The other relationships, were a nice touch but not outstanding. Rukawa’s and his eventual partner in the series felt a bit shoe-horned in but acceptable. The subplot of Masa and Reika mostly took the cake, but felt rather distracting in terms of overall story. It was acted out incredibly well and the dynamic was there. It just felt more like interference then really contributing to the overall story. Drama for the sake of drama if you will, but at least it was watchable.

In terms of the ending it was rather too picture-esque for my tastes. Anyone who knows anything about Ayumi Hamasaki knew the ending would be a positive one more or less. She’s still the empress of Jpop for a reason. So all the additional fluff, and everyone being won over felt a bit too much to me personally.

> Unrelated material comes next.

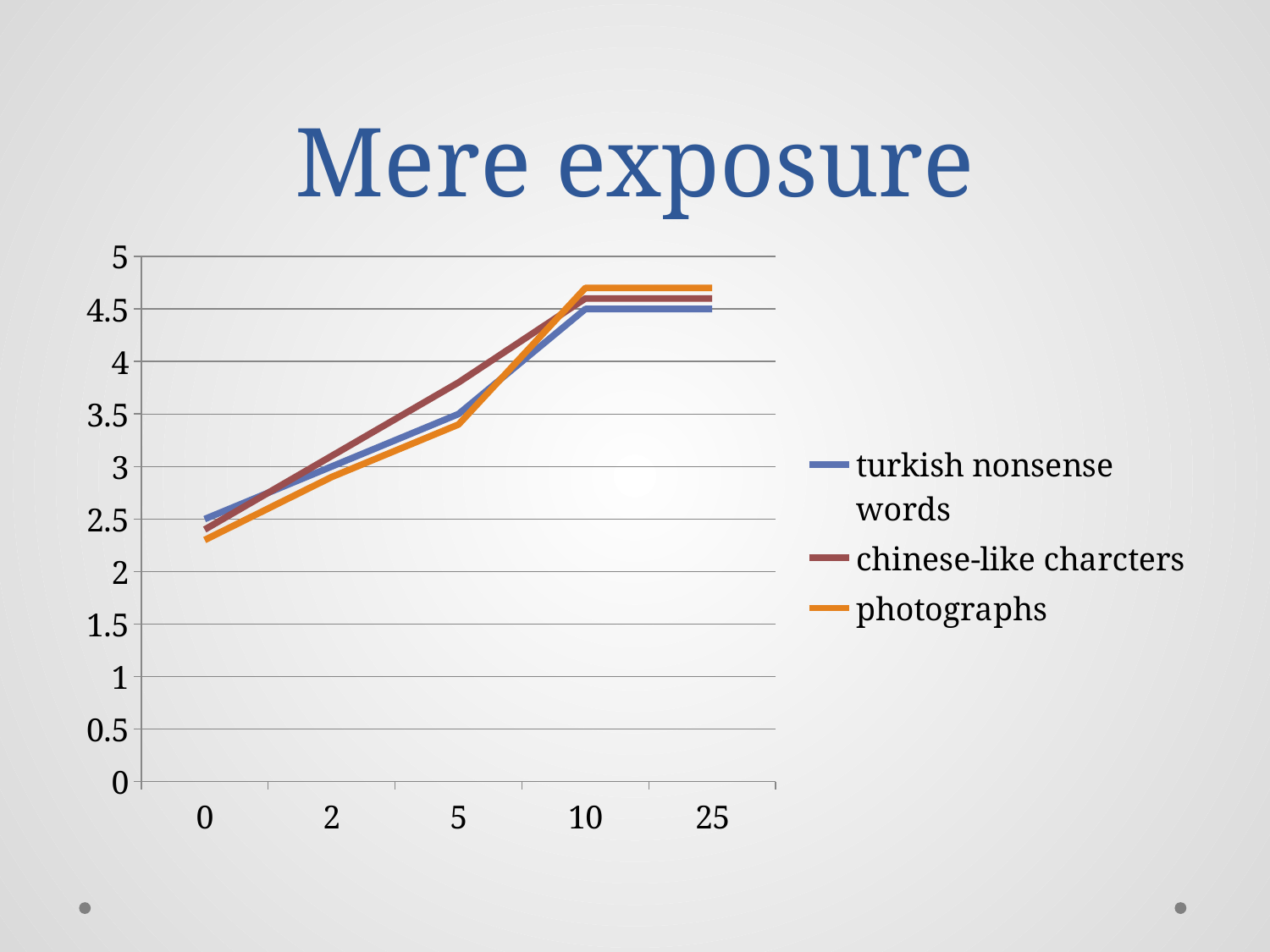
Do the values for photographs rise or fall from 0 to 10 along the x axis? rise What is the title of the slide? Mere exposure What kind of chart is shown on the slide? line chart Is the value for photographs at 0 greater or less than 2.5? less At 0, which series has the higher value: turkish nonsense words or photographs? turkish nonsense words How many points are marked along the x axis? 5 Is the value for photographs at 10 greater or less than 4.5? greater At 5, which series has the highest value? chinese-like charcters Is the value for turkish nonsense words at 2 greater or less than 2.5? greater At 5, which series has the higher value: chinese-like charcters or photographs? chinese-like charcters How many series does the legend list? 3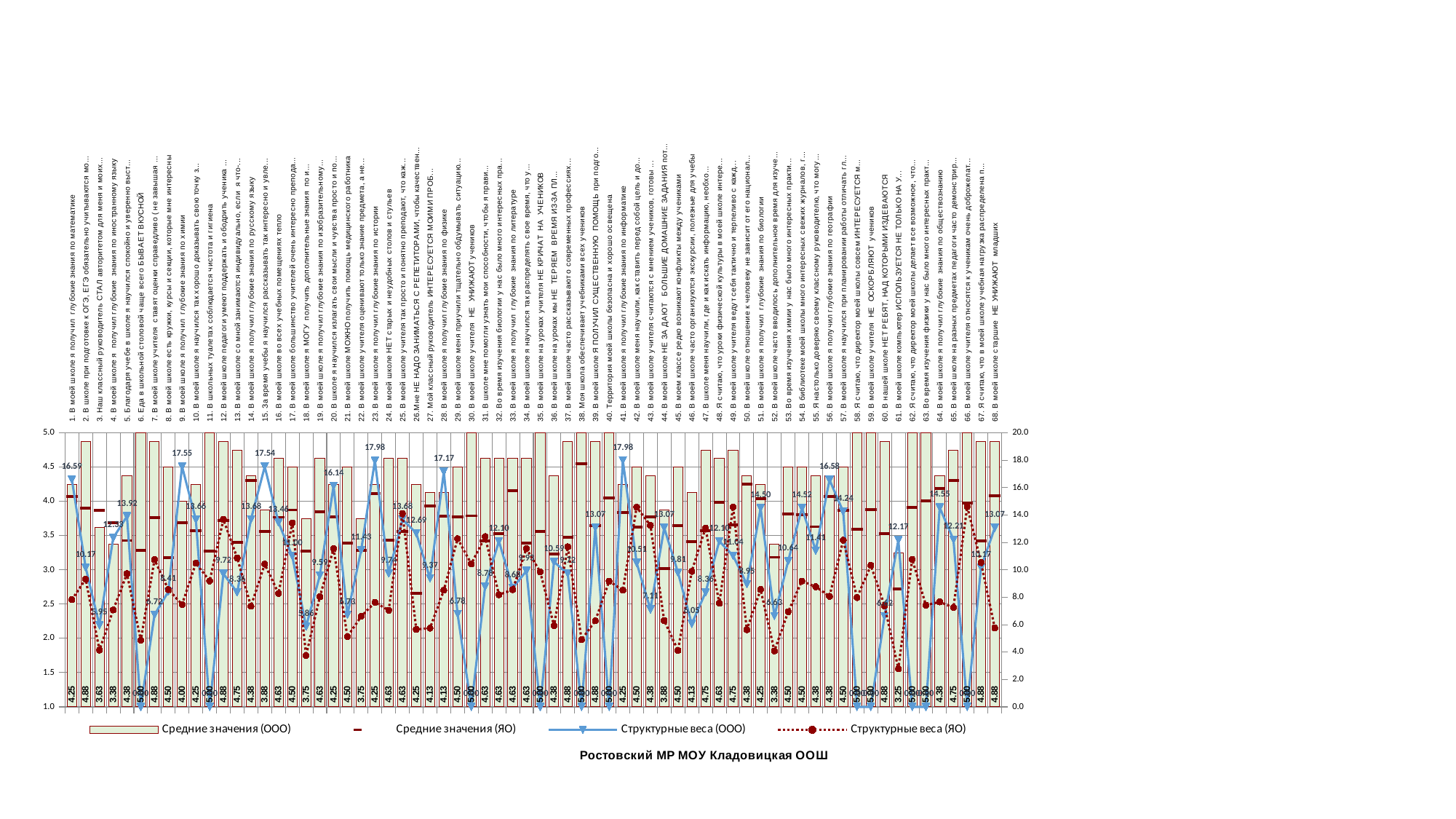
What is the value of Средние значения (ООО) for statement 1 (глубокие знания по математике)? 4.25 Which statement has the lowest Средние значения (ООО) bar? 61. В моей школе компьютер ИСПОЛЬЗУЕТСЯ НЕ ТОЛЬКО НА У... (3.25) What is the chart's title? Ростовский МР МОУ Кладовицкая ООШ What kind of chart is this? Combination bar and line chart What is the value of Средние значения (ООО) for statement 33 (глубокие знания по литературе)? 4.63 How many series does the legend list? 4 How many categories (statements) are plotted along the x axis? 68 Which is larger, the Средние значения (ООО) for statement 14 (русский язык) or for statement 28 (физика)? Statement 14 (русский язык), 4.38 What is the difference between the Средние значения (ООО) for statement 33 (литература) and statement 9 (химия)? 0.63 What is the value of Средние значения (ООО) for statement 28 (глубокие знания по физике)? 4.13 What is the value of Средние значения (ООО) for statement 9 (глубокие знания по химии)? 4.00 What is the Структурные веса (ООО) value for statement 1 (глубокие знания по математике)? 16.59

Overall, M: Subeki Hito ga Ite, was a clean concise drama with a rather interesting set of conclusions for the story and this review. The cast as a whole were excellent, but the degrees of success in the portrayal and relevance to the story-line made it iffy. This story is fun for the Ayumi Hamasaki fans, and maybe for those who are fans of specific actors, but not a must-see by any means. If you’ll excuse me, I’ll just be jamming to M, the song, for the millionth time.



  1. Nice review. I actually decided to watch the drama because of Alan and Shohei. The story was so-so to me but I loved the cast. Minami as Reika was great but I absolutely hated the character. Although Kalen tried, I felt she was underwhelming compared to even Risa. My favourite character though had to be the Tenma Sensei. That part where she shouted ‘Are you stupid?’ was so damn funny

    Liked by 1 person

    • Thank you! Alan and Shohei are the big draw for this series. And I totally agree about Minami as Reika, great job, but I hated her character so bad.

      Tenma Sensei is the true hero of the series. “Are you stupid?” with her voice and the scarf over the shoulder is too iconic.